**DOCUMENT SEGMENT**.

..............................

Member of the Legislative Assembly, Andhra Pradesh
- In office 1999–2009
- Preceded by: Potnuru Suryanarayana
- Succeeded by: Constituency abolished
- Constituency: Sathivada
- In office 1978–1994
- Preceded by: Meesala Akku Naidu
- Succeeded by: Potnuru Suryanarayana
- Constituency: Sathivada
- In office 1967–1978
- Preceded by: Taddi Sanayasi Naidu
- Succeeded by: Vangapandu Narayanappala Naidu
- Constituency: Gajapathinagaram

Personal details
- Born: 1933
- Died: 10 August 2020 (aged 86–87)
- Party: Indian National Congress

= Penumatsa Sambasiva Raju =

Indian politician (1933–2020)

Penumatsa Sambasiva Raju (1933 – 10 August 2020) was an Indian politician from Andhra Pradesh. He was an eight-time member of Andhra Pradesh Legislative Assembly and a former minister in the undivided Andhra Pradesh. He was the only MLA who won eight time in the united Andhra Pradesh.

== Early life and education ==
Raju hails from Mayida Vijayarampuram village in Nellimarla mandal, Vizianagaram district.

== Career ==
Raju won as MLA for a record eight times. He served as a transport minister in the Marri Chenna Reddy cabinet from 1989 to 1992. He was also a Minister during the Chief Ministerial tenure of N. Janardhan Reddy in 1992–93. He began his political career as a Panchayat Samithi president in 1958. He was elected as an MLA for the first time in 1967 as an independent candidate from Gajapathinagaram Constituency. Again he was the MLA from Gajapathinagaram Constituency in 1972 representing Indian National Congress. In the 1978 Andhra Pradesh Legislative Assembly Election he shifted to Sathivada constituency and won on Congress ticket. He retained the Sathivada seat for the Congress in 1983 and 1989 elections. Sathivada is now the Nellimarla constituency. He lost the election in 1994. He was considered as a guide and mentor for many political leaders including Botsa Satyanarayana and Kolagatla Veerabhadra Swamy.

=== Death ===
Raju died at a private hospital in Visakhapatnam. He was hospitalised after a fall in his house. His last rites were performed with state honours. He is survived by his two sons and a daughter. One of his sons, P. V. V. Suryanarayana Raju, was an MLC with YSR Congress Party. His other son P. Suresh, who is a doctor, became an MLC in 2020 by YSRCP after the death of Raju senior. His grandson Krishnudu is an actor.

..............................

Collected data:
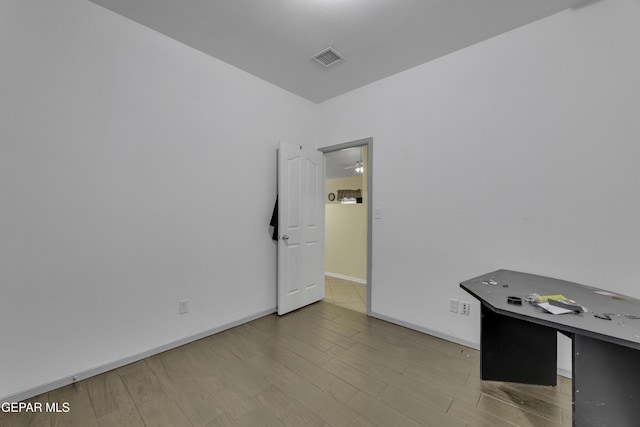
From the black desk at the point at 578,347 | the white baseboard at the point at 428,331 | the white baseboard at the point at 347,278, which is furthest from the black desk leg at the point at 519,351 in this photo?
the white baseboard at the point at 347,278

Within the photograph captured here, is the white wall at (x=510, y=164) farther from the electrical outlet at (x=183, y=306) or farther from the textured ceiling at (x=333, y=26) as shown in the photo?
the electrical outlet at (x=183, y=306)

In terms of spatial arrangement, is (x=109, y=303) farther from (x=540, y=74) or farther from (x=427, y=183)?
(x=540, y=74)

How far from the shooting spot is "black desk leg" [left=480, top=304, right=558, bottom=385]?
1.76 metres

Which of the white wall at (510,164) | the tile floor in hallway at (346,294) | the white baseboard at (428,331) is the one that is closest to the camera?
the white wall at (510,164)

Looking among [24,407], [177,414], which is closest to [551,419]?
[177,414]

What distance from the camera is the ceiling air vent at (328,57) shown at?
7.91 feet

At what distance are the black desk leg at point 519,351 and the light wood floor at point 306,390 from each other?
8 cm

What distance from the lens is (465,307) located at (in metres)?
2.32

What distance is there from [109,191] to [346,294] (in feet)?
10.2

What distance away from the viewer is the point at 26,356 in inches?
64.6

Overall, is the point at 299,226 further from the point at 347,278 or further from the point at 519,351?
the point at 519,351

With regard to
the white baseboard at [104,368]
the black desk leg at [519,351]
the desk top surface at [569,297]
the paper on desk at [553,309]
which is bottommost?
the white baseboard at [104,368]

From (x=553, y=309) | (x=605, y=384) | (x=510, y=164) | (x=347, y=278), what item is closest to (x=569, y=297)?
(x=553, y=309)

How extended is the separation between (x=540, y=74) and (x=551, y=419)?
2.40 metres
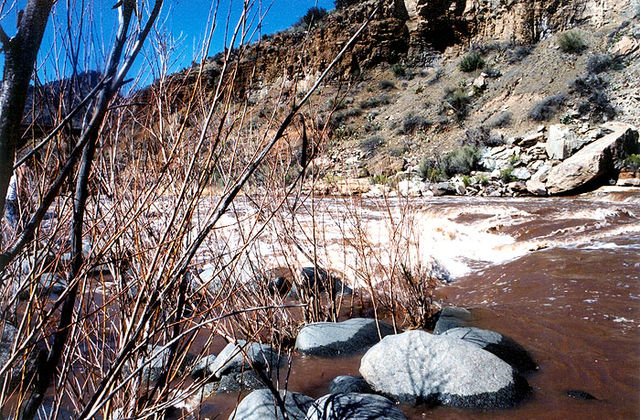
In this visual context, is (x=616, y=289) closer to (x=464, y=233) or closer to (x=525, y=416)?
(x=525, y=416)

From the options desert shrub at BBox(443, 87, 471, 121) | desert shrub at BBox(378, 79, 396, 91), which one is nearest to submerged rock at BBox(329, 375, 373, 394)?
desert shrub at BBox(443, 87, 471, 121)

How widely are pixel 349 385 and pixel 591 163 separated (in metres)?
9.63

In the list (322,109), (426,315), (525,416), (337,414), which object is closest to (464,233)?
(426,315)

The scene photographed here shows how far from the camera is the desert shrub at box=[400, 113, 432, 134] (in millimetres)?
18984

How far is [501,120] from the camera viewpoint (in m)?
15.8

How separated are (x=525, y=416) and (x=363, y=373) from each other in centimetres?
83

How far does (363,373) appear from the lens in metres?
2.47

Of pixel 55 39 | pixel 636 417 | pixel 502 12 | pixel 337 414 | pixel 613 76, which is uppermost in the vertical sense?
pixel 502 12

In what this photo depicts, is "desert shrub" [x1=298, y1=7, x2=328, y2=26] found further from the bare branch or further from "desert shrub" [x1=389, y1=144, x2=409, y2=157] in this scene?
"desert shrub" [x1=389, y1=144, x2=409, y2=157]

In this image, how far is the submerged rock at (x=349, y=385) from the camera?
7.60ft

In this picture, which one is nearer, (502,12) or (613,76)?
(613,76)

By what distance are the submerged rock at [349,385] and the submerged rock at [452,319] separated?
841mm

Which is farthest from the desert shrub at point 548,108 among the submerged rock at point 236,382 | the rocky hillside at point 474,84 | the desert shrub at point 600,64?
the submerged rock at point 236,382

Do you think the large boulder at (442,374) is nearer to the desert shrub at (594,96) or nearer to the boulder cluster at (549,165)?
the boulder cluster at (549,165)
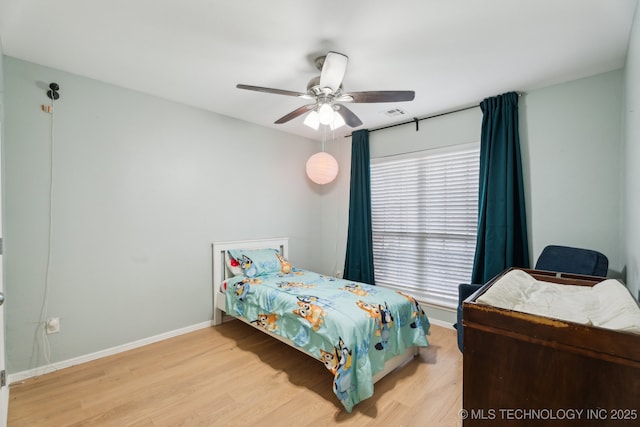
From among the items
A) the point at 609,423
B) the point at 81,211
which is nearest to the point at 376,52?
the point at 609,423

..............................

**DIRECTIONS**.
[a] Please decide whether each statement below agrees with the Penumatsa Sambasiva Raju article, answering yes or no and quoting the words from the article that settle it. (i) Raju was transport minister in the Marri Chenna Reddy cabinet from 1989 to 1992. (ii) Raju first entered the Legislative Assembly in 1967 as a Congress candidate. (iii) Raju died at his home in Visakhapatnam.
[b] According to the Penumatsa Sambasiva Raju article, in what year did Raju start his political career as a Panchayat Samithi president?

**TASK RESPONSES**.
[a]
(i) Yes: "He served as a transport minister in the Marri Chenna Reddy cabinet from 1989 to 1992."
(ii) No: "He was elected as an MLA for the first time in 1967 as an independent candidate from Gajapathinagaram Constituency."
(iii) No: "Raju died at a private hospital in Visakhapatnam."

[b] 1958